> [WRITTEN TASK] Express every line of the items below as a JSON list of strings, one string per line, skipping blank lines and leaving the pictures out.

> [THE DATA]
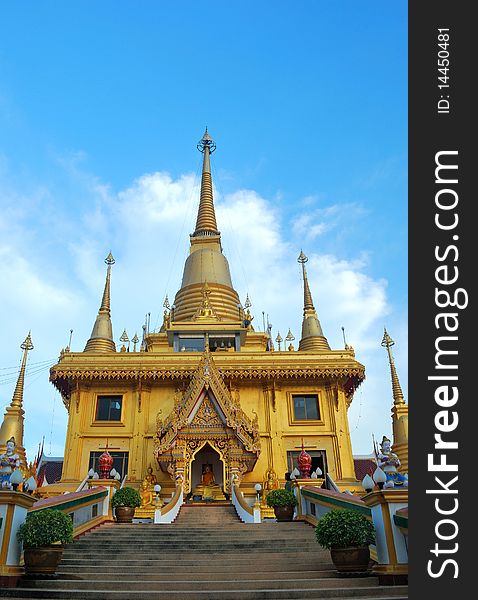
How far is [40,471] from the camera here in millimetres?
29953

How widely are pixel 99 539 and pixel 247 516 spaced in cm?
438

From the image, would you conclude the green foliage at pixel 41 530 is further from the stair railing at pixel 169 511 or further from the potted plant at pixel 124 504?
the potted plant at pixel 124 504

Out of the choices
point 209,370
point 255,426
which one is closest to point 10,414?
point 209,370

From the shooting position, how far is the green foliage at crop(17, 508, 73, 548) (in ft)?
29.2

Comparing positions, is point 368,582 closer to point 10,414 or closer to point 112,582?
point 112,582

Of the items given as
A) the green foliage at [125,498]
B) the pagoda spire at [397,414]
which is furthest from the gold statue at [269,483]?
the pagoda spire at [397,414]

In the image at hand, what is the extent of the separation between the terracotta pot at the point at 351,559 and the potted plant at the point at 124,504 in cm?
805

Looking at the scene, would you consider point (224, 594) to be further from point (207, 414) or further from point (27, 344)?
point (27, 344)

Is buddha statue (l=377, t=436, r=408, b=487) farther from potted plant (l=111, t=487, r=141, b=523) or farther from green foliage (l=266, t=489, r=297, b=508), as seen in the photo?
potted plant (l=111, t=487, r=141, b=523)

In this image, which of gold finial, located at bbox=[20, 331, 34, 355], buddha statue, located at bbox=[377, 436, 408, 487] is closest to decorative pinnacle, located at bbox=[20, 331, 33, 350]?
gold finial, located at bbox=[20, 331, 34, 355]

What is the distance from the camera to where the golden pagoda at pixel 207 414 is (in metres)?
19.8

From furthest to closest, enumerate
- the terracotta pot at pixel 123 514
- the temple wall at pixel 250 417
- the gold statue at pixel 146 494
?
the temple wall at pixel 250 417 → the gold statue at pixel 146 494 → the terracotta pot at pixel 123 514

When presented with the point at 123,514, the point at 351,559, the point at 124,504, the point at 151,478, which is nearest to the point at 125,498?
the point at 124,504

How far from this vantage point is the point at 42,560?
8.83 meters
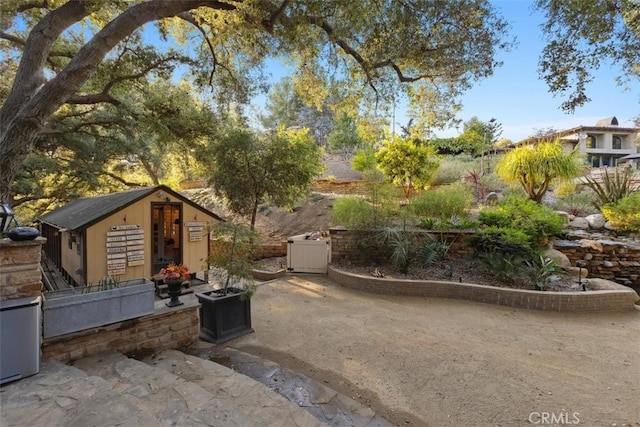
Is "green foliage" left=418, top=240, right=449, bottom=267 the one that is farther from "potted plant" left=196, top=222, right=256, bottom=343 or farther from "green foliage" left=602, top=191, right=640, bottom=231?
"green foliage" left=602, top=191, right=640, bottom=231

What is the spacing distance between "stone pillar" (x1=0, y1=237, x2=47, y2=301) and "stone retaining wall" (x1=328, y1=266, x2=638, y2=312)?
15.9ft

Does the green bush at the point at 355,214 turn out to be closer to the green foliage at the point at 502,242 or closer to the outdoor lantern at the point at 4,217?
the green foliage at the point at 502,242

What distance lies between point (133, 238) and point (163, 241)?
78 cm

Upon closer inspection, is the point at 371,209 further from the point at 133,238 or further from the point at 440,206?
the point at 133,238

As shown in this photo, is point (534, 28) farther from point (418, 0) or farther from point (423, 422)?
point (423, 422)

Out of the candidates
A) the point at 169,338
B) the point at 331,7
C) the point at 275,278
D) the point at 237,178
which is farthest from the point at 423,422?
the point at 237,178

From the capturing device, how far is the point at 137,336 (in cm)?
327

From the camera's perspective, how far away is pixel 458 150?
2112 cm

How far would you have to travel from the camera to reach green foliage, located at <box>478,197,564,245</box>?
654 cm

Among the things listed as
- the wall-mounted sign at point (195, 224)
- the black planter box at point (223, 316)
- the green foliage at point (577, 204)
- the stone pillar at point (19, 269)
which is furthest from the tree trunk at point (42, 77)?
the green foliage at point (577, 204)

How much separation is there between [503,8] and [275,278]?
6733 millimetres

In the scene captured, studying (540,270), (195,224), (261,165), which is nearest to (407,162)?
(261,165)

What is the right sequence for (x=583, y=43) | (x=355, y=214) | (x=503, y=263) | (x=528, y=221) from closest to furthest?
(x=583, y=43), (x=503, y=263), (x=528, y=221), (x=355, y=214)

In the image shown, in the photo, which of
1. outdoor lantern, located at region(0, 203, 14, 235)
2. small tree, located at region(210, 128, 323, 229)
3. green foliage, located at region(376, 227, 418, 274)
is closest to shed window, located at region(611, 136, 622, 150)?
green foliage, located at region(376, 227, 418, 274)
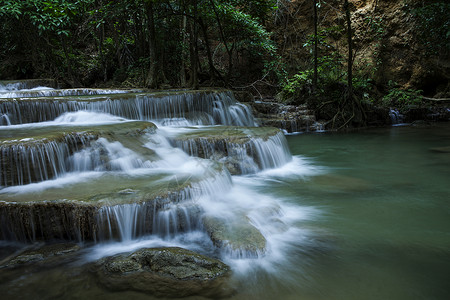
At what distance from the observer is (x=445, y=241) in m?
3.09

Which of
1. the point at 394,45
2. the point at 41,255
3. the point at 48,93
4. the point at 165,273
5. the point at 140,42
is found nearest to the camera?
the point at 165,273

> [RESULT]
[
  "How far is [40,471] from the camera here in millimetres?",
  "29953",
  "How widely are pixel 99 539 and pixel 247 516 spaced in cm?",
  "438",
  "From the image, would you conclude the green foliage at pixel 41 530 is further from the stair railing at pixel 169 511 or further from the potted plant at pixel 124 504?",
  "the potted plant at pixel 124 504",
  "Out of the choices",
  "point 209,370",
  "point 255,426",
  "which one is closest to point 10,414?",
  "point 209,370",
  "From the shooting position, how far is the green foliage at crop(17, 508, 73, 548) (in ft)?",
  "29.2",
  "Comparing positions, is point 368,582 closer to point 10,414 or closer to point 112,582?",
  "point 112,582",
  "Of the items given as",
  "A) the green foliage at [125,498]",
  "B) the pagoda spire at [397,414]",
  "which is furthest from the gold statue at [269,483]?",
  "the pagoda spire at [397,414]",
  "In the image at hand, what is the extent of the separation between the terracotta pot at the point at 351,559 and the potted plant at the point at 124,504 in cm?",
  "805",
  "Looking at the scene, would you consider point (224, 594) to be further from point (207, 414) or further from point (27, 344)?",
  "point (27, 344)",
  "Is buddha statue (l=377, t=436, r=408, b=487) farther from potted plant (l=111, t=487, r=141, b=523) or farther from green foliage (l=266, t=489, r=297, b=508), as seen in the photo?",
  "potted plant (l=111, t=487, r=141, b=523)",
  "In this image, which of gold finial, located at bbox=[20, 331, 34, 355], buddha statue, located at bbox=[377, 436, 408, 487] is closest to decorative pinnacle, located at bbox=[20, 331, 33, 350]?",
  "gold finial, located at bbox=[20, 331, 34, 355]",
  "What is the distance from the camera to where the golden pagoda at pixel 207 414 is (in metres)?",
  "19.8",
  "From furthest to closest, enumerate",
  "- the terracotta pot at pixel 123 514",
  "- the temple wall at pixel 250 417",
  "- the gold statue at pixel 146 494",
  "?",
  "the temple wall at pixel 250 417 → the gold statue at pixel 146 494 → the terracotta pot at pixel 123 514",
  "When presented with the point at 123,514, the point at 351,559, the point at 124,504, the point at 151,478, which is nearest to the point at 125,498?",
  "the point at 124,504",
  "How far from this vantage point is the point at 42,560?",
  "8.83 meters",
  "Is \"green foliage\" left=418, top=240, right=449, bottom=267 the one that is farther from \"potted plant\" left=196, top=222, right=256, bottom=343 or farther from \"green foliage\" left=602, top=191, right=640, bottom=231?",
  "\"green foliage\" left=602, top=191, right=640, bottom=231",
  "What is the spacing distance between \"stone pillar\" (x1=0, y1=237, x2=47, y2=301) and \"stone retaining wall\" (x1=328, y1=266, x2=638, y2=312)?",
  "15.9ft",
  "Does the green bush at the point at 355,214 turn out to be closer to the green foliage at the point at 502,242 or closer to the outdoor lantern at the point at 4,217?",
  "the green foliage at the point at 502,242",
  "What distance lies between point (133, 238) and point (163, 241)?",
  "78 cm",
  "Upon closer inspection, is the point at 371,209 further from the point at 133,238 or further from the point at 440,206?",
  "the point at 133,238",
  "As shown in this photo, is point (534, 28) farther from point (418, 0) or farther from point (423, 422)?",
  "point (423, 422)",
  "Out of the candidates",
  "A) the point at 169,338",
  "B) the point at 331,7",
  "C) the point at 275,278",
  "D) the point at 237,178",
  "which is farthest from the point at 423,422?",
  "the point at 237,178",
  "From the capturing device, how far is the point at 137,336 (in cm)?",
  "327",
  "From the camera's perspective, how far away is pixel 458 150?",
  "2112 cm",
  "How far would you have to travel from the camera to reach green foliage, located at <box>478,197,564,245</box>?",
  "654 cm",
  "Among the things listed as",
  "- the wall-mounted sign at point (195, 224)",
  "- the black planter box at point (223, 316)",
  "- the green foliage at point (577, 204)",
  "- the stone pillar at point (19, 269)",
  "which is furthest from the tree trunk at point (42, 77)?",
  "the green foliage at point (577, 204)",
  "How much separation is there between [503,8] and [275,278]?",
  "6733 millimetres",
  "In the scene captured, studying (540,270), (195,224), (261,165), which is nearest to (407,162)?",
  "(261,165)",
  "What is the right sequence for (x=583, y=43) | (x=355, y=214) | (x=503, y=263) | (x=528, y=221) from closest to furthest?",
  "(x=583, y=43), (x=503, y=263), (x=528, y=221), (x=355, y=214)",
  "In the image shown, in the photo, which of",
  "1. outdoor lantern, located at region(0, 203, 14, 235)",
  "2. small tree, located at region(210, 128, 323, 229)",
  "3. green foliage, located at region(376, 227, 418, 274)",
  "is closest to shed window, located at region(611, 136, 622, 150)?",
  "green foliage, located at region(376, 227, 418, 274)",
  "At what distance from the observer is (x=445, y=241) in m?",
  "3.09",
  "Which of",
  "1. the point at 394,45",
  "2. the point at 41,255",
  "3. the point at 48,93",
  "4. the point at 165,273",
  "5. the point at 140,42",
  "is found nearest to the camera?",
  "the point at 165,273"
]